Testing ASM Disk Failure Scenario and disk_repair_time

When a disk failure occurs for an ASM disk, behavior of ASM would be different, based on what kind of redundancy for the diskgroup is in use. If diskgroup has EXTERNAL REDUDANCY, diskgroup would keep working if you have redundancy at external RAID level. If there is no RAID at external level, the diskgroup would immediately get dismounted and disk would need a repair/replaced and then diskgroup might need to be dropped and re-created, and data on this diskgroup would require recovery.

= GIVEN DATA =
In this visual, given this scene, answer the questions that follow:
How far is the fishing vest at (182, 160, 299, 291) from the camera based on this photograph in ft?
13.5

= DIRECTIONS =
Answer these about the ASM disk failure passage:
(a) What decides how ASM behaves when one of its disks fails?
(b) If a diskgroup has external redundancy and there is RAID at the external level, what happens to the diskgroup?
(c) With no RAID at the external level, what happens to the diskgroup right away?

= RESULT OF THIS EXERCISE =
(a) The kind of redundancy in use for the diskgroup.
(b) It keeps working.
(c) It is immediately dismounted.